6 APRIL 1934, Page 28

LOUIS THE FIFTEENTH AND HIS TIMES

. By Pierre Gaxotte

The sinners of the nineteenth century-are rapidly becoming the saints of the twentieth. In England, it is true, we are more used to the contrary process, but this is perhaps owing to our excessive supply of national saints. The French, however, have always been franker as to the private lives of their public characters, and in France there is still a demand for whitewash. In his introduction to this book (Cape, 12s. 6d.) M. Gaxotte has, it is true, set himself a task at once easier and more important than the mere vindication of the personal character of Louis XV. More than 70 years separate the death of Louis XIV from the outbreak of the Revolution, and these years are too often regarded merely as the descent towards inevitable chaos.
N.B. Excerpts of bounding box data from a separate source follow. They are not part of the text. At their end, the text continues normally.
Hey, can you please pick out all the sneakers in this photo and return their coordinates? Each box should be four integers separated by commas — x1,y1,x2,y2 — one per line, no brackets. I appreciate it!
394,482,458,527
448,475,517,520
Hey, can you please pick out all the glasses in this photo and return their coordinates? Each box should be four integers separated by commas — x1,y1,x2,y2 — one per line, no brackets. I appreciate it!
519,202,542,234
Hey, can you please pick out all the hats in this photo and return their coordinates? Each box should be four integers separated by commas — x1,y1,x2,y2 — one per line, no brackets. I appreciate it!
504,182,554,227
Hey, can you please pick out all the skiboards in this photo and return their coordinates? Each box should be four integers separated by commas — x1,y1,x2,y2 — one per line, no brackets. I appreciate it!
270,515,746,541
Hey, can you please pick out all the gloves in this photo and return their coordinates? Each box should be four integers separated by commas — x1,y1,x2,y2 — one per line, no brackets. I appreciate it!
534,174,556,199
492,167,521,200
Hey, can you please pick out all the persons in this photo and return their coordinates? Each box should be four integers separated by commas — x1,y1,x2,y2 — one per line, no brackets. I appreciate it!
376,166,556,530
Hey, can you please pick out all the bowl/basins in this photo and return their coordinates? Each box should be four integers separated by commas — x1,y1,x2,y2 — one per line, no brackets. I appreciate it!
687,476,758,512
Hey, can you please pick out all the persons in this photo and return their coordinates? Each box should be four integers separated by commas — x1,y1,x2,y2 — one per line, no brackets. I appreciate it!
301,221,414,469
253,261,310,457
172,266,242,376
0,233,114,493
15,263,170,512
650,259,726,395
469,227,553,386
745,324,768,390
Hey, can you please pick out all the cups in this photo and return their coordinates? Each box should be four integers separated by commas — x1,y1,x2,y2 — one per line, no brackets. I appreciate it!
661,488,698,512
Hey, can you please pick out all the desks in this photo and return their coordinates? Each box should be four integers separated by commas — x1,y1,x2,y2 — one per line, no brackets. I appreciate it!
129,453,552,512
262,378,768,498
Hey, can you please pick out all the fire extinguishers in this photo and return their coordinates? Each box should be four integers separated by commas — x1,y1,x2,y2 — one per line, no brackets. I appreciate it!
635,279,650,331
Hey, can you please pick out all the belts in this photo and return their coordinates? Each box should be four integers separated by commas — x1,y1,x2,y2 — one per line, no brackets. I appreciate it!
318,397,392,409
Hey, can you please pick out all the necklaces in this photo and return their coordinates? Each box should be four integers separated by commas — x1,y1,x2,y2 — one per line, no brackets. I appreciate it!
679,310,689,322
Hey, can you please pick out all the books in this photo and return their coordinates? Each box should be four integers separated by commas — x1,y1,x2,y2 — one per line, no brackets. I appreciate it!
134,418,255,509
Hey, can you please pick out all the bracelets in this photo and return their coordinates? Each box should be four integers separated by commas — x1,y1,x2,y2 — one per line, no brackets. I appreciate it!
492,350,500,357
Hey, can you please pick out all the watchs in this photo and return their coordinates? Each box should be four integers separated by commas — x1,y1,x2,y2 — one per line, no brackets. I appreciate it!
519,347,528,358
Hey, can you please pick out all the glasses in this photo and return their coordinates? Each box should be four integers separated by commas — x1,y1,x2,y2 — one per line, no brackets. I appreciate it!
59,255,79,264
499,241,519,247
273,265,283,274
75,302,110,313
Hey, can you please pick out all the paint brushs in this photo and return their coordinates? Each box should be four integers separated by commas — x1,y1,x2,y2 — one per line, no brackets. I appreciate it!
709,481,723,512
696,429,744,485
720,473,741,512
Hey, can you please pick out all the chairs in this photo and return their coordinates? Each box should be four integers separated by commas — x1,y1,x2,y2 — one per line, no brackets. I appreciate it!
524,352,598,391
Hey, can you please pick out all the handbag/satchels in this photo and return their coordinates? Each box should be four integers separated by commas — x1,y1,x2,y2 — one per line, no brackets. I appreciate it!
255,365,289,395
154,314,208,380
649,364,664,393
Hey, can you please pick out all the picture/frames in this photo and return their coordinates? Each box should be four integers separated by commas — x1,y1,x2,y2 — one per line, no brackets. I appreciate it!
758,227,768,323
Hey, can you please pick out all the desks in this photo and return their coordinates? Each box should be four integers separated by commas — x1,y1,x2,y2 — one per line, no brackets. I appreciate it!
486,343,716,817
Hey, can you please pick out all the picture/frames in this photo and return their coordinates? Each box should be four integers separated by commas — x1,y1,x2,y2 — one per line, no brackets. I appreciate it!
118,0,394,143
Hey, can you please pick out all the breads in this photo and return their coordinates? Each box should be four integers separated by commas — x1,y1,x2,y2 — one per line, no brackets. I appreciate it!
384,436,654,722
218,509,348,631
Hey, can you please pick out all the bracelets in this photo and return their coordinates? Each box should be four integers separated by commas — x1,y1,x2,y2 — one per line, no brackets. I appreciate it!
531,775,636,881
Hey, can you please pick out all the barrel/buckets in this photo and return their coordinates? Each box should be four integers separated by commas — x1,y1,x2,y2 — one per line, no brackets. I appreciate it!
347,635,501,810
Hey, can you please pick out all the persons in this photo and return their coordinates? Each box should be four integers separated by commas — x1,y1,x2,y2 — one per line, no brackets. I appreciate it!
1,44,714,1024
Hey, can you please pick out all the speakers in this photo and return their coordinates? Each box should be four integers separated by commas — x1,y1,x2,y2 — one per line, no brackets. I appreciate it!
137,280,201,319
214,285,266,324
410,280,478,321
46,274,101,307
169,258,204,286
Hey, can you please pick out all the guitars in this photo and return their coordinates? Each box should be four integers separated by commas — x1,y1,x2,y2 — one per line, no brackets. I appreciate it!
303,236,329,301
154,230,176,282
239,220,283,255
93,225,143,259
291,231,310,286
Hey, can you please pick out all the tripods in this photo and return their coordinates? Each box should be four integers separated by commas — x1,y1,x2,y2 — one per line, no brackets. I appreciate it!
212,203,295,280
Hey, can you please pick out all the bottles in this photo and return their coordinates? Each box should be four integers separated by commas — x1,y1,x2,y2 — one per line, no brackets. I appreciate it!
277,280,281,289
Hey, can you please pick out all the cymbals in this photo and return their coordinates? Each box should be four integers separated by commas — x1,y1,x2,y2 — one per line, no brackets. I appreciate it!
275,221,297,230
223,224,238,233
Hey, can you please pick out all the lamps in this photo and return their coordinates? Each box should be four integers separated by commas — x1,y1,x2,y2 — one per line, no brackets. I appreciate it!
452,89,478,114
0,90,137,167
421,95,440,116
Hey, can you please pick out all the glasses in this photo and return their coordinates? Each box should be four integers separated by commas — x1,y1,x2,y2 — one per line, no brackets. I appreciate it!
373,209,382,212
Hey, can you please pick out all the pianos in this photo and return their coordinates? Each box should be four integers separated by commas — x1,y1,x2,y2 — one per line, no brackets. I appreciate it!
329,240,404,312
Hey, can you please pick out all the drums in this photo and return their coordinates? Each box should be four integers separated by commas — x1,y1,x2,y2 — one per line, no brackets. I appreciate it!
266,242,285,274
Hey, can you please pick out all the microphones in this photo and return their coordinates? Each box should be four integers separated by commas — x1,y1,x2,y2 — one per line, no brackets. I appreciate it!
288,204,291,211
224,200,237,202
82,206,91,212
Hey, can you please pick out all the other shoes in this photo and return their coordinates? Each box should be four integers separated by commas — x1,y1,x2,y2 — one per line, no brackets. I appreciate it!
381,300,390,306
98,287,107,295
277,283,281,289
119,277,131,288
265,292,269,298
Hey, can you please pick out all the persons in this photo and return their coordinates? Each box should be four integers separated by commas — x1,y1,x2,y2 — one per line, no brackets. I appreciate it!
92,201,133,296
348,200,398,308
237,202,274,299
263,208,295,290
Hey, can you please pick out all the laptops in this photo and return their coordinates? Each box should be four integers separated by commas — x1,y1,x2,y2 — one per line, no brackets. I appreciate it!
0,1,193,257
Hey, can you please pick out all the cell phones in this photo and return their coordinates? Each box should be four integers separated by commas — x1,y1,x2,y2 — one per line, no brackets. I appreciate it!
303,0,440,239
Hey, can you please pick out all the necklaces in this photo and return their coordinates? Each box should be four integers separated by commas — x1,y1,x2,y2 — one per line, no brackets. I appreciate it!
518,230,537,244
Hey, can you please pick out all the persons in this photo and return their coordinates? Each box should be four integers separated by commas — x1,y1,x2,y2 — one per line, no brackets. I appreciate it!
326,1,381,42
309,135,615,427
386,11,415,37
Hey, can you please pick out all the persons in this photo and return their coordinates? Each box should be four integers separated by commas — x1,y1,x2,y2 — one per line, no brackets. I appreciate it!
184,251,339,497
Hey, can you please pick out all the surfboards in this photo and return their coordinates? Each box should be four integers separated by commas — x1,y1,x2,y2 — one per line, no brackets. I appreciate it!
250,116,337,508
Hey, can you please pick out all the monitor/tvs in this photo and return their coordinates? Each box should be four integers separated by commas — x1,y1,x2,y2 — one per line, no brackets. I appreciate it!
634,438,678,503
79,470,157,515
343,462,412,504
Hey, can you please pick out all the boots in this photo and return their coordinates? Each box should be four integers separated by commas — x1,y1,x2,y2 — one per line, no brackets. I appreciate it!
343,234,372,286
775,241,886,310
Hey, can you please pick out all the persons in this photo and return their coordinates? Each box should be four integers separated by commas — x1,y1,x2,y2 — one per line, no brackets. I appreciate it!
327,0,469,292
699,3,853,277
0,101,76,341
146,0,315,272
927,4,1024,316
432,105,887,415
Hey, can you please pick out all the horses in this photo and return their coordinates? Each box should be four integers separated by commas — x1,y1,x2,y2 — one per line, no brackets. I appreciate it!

But in fact the period was one in which the old regime made repeated attempts at reform. Once, in 1789, it even succeeded in balancing the budget. The portion of the book that deals with these attempts at reform, and Particularly those made by Cardinal

Fleury, is excellent. But M. Gaxotte is apparently a Catholic Royalist and as such is interested to examine rather the King's person than the King's system. In doing so he has written an account that is both entertaining and moderate of the court and palace intrigue of the period. Louis emerges as a well-meaning man at the mercy of a system. Such quotations from sources as " Every day the King grows prettier . . . the King has a slight stomach-ache" are perhaps of interest only to a Royalist.